0-2 Very Easy (success roughly 99% of the time... why bother)
3-5 Easy (success roughly 82% of the time)
6-8 Medium (success roughly 27% of the time)
9-11 Difficult (success roughly 16% of the time)
12+ Very Difficult (success roughly 9% of the time)

None of these Options includes what happens when your dice mutate, as discussed in the previous post; it's just easier to reach higher results when they do.

I think Option #4 is my preference; what do you think?


  1. Option 4 is the most appealing to me - in terms of ease of remembering (as a roller of the dice) and also for the wider value range - specifically regarding the mutating side of things - it seems consonant with the mutation theme, the range and variance.

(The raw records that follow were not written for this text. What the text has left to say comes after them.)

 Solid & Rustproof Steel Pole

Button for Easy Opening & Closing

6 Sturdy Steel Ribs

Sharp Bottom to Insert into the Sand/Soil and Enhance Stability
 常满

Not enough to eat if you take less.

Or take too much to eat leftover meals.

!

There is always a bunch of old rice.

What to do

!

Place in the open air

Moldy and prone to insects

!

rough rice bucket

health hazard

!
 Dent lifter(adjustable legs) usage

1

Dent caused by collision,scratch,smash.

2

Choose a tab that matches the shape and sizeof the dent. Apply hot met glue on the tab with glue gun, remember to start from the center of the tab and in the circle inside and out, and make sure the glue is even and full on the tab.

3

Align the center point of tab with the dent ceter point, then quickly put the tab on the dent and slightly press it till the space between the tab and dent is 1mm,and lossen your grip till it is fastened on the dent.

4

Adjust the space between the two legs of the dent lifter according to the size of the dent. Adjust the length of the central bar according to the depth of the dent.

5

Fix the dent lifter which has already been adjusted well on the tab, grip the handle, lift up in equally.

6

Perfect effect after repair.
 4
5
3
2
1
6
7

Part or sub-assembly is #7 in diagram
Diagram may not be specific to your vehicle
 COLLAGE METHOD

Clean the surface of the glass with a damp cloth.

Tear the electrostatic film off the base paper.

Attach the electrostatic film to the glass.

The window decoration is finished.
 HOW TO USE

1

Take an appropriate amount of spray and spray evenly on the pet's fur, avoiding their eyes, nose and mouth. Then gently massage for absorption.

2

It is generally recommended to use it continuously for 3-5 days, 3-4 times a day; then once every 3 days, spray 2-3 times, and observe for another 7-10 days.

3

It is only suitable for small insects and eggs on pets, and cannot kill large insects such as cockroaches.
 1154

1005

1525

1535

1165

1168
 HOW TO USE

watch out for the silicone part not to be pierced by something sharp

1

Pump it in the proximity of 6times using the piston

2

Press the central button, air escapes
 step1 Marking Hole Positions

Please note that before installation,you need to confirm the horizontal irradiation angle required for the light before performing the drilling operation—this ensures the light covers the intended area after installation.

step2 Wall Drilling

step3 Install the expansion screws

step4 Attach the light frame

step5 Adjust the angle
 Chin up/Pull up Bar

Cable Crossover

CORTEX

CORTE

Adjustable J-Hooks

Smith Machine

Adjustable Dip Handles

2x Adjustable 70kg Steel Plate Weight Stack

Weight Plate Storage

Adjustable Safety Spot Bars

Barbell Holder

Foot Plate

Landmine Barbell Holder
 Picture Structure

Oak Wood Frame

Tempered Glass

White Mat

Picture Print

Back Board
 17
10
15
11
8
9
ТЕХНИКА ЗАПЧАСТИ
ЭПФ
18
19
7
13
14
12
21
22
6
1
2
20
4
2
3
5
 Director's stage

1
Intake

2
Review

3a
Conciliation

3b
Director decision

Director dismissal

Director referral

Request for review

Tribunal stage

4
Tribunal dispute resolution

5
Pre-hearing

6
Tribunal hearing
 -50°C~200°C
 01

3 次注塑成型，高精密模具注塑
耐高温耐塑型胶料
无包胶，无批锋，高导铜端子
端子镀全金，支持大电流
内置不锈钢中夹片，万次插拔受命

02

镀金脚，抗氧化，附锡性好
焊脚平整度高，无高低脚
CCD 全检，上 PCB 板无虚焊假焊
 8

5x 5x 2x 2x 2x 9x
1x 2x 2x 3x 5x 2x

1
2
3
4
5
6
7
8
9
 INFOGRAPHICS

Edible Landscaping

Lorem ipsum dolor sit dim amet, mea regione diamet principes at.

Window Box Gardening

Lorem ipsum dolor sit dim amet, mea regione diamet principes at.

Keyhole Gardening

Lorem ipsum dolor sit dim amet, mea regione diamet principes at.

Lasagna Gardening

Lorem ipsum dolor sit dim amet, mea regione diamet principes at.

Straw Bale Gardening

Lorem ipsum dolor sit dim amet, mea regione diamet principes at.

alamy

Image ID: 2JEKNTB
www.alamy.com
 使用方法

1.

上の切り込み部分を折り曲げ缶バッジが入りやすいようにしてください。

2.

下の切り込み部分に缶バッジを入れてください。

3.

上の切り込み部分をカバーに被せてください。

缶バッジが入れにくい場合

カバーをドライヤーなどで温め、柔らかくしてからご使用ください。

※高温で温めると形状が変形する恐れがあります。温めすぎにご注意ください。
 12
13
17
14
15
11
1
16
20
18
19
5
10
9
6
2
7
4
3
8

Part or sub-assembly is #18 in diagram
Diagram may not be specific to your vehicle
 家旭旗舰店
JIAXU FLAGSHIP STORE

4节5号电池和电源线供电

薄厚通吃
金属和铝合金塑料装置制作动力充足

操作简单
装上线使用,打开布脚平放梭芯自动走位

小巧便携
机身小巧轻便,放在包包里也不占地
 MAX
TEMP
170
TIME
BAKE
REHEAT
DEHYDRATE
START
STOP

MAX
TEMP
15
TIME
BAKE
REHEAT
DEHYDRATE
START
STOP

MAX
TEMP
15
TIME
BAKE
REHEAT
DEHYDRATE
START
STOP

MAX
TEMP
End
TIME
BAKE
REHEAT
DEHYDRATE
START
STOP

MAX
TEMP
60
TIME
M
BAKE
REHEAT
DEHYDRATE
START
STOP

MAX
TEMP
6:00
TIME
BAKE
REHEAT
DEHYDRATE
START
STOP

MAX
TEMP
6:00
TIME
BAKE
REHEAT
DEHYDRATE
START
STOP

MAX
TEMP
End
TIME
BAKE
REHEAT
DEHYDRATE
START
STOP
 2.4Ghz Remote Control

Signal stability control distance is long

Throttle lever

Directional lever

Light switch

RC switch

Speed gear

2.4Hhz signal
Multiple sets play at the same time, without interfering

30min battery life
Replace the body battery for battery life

    This does lead me to the one part of the roll that sticks in my craw a bit: the initial 3 die roll, drop extremes. If I am understanding things correctly, the die mechanic is supposed to play with the concept of strange mutations, so emphasizing the middle value of the range of dice rolled seems counter-purpose. I can see that you might want to keep normal rolls in a strict range though, as it emphasizes the mutant effects of doubles & triples. I wonder if rolling three dice and using one as an indicator of which of the other two dice to use would be a pain-in-the-neck? (indicator die result 1-3, use lower of other dice, 4-6 use higher).

  2. I think I like option 4 the best. It's easiest to remember (which is important to me), and multiplying your results sounds like more fun. "YES! I got triple fives! EAT IT!"

  3. I think I like option 4 the best as well. It's a bit more weird but it looks easy to remember and use.

  4. well looks like Option #4 has a 100% success rate so far... hard to argue with that...

  5. I like 3, but you folks are mighty persuasive. The only thing that makes me go, "huhwha?!" is the triple 1s being -1, but I guess if double 1s is going to be another exception and be 1... Yeah. O don't understand why you would make 1,1 and 1,1,1 exceptions. I mean, the rolls are plenty bad in comparison to the high end without making them exceptions.

    Given any thought to making the mutated dice different colors or die types and having effects stem from that? In the first case, I like how the dice work in Dragon Age... or, d6s Wild Die. See also all the optional rules of Risus.

    In the second I suppose you are trying to keep it a d6 pool game, right? No funky dice?

  6. I crunched some numbers on this, then used an internet dice roller to produce 99 sample rolls.

    List of
    rolls Ocurrences
    -1 2
    0 5
    2 10
    3 13
    4 29
    5 7
    6 6
    8 9
    10 8
    12 7
    15 1
    18 1

    I like the Option 4 as well, and think that the whole: choose the middle roll is quite intuitive: it is about "striving" to not be abberant, but knowing that there is some horrible mutation watining just around the corner.....

    Also, when you look at the rolls in action, it is even easier than saying "x2" or "x3".

    If you roll:

    3, 3, 5

    Then 3 is sort of the middle number there anyway, right? But it is there twice, so you get to count both of them!

    If you roll:

    4, 4, 4

    They are all the middle, so you GET TO COUNT THEM ALL!

    I would recommend having lots of sheets of sticky-dots to hand, so you can use them to temporarily mark faces of your dice as the "mutant" face. Will make it much easier to remember what your mutation is, and to read the dice, as the sticky dot will obscure the actual number, making it look blank. i.e: you choose what goes here!

    1. Sorry the table looks so horrid.

      Numbers on the Left are the results, all added up and multiplied out.

      Right is the number of times it happened out of 99 rolls.